Lawrence White, an economics professor at the University of Missouri-St. Louis, said Liberty Dollar supporters had a point in charging overreaction on the part of the federal government. The question to be asked of Liberty Dollars, he said, is whether they make any sense for customers to buy -- while the certificates may offer a hedge for those convinced that the dollar will go in the tank, they come with the obvious downside that it is difficult to find others willing to accept the Liberty Dollars as a legal tender (though not in Berryville, Ark., where, according to the chamber of commerce, about half of the town's 80 merchants accept Liberty Dollars.)But that choice should be up to Americans to make, White said. "Unless they think people are being defrauded, it seems absurd to me," he said of the raid. "The public ought to have a choice. Thank goodness we have an alternative to the post office."
A spokesman for the U.S. Mint responded to questions today by pointing reporters to the "consumer alerts" portion of its Web site, which carries warnings against using Liberty Dollars alongside warnings against mistaking as legitimate currency coins including: "Silver surfer" quarters created to help market the Fox movie "Fantastic Four: Rise of the Silver Surfer"; a "Freedom Tower Silver Dollar" originating from the Commonwealth of the Northern Mariana Islands; and an "Elvis Presley 25th Anniversary Tennessee State Quarter Tribute."
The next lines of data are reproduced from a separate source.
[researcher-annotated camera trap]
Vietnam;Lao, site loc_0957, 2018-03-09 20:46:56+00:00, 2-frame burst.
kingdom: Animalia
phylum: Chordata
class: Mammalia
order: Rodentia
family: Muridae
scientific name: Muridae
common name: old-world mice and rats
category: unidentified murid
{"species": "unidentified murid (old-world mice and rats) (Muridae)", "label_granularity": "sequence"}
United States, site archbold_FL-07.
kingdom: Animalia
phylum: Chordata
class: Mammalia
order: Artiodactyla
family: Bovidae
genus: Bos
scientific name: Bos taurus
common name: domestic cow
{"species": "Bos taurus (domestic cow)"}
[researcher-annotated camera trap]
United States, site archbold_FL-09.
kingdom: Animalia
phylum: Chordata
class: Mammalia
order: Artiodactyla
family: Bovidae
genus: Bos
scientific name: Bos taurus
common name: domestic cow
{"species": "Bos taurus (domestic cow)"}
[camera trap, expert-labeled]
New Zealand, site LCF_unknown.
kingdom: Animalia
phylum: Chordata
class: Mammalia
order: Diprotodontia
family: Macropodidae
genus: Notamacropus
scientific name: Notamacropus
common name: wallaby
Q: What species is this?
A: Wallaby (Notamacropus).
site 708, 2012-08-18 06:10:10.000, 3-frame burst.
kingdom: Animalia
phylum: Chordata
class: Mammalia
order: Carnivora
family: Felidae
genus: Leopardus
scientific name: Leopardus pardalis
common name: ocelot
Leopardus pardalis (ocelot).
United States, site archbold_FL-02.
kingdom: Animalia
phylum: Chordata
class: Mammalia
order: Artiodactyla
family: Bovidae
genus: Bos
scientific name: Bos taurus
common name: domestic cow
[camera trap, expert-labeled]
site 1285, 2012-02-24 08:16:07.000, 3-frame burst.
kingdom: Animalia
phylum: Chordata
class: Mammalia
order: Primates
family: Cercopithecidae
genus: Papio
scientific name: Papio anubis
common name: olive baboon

A Paul campaign spokesman, Jesse Benton, today reiterated that the campaign has no connection with the Ron Paul Dollars (though supporters have taken pictures of grinning Paul next to the coins.) He said the campaign is seeing an "uptick" in Web site visits and contributions following reports of the raid. The real test of the campaign's fundraising strength, though, will come next month, when supporters are organizing another one-day fundraising "bomb" timed with the anniversary of the Boston Tea Party.
Von NotHaus is doing his part, urging on his Web site (which he says has seen a huge spike in traffic) that supporters respond to the raid by contributing to Paul, as well as urging them to sign up as part of a class-action lawsuit against the federal government over the coin seizures. He is biding his time at his home in Miami, expecting to be arrested and indicted some time in the near future. In fact, he said today that he is kind of hoping that the government makes its move sooner than later, so eager is he to make a stand on the part of sound money theories.
"I'm sure I'm going to be arrested, and I'd be disappointed if I'm not," he said. "I want to get going. I think it's going to be exciting."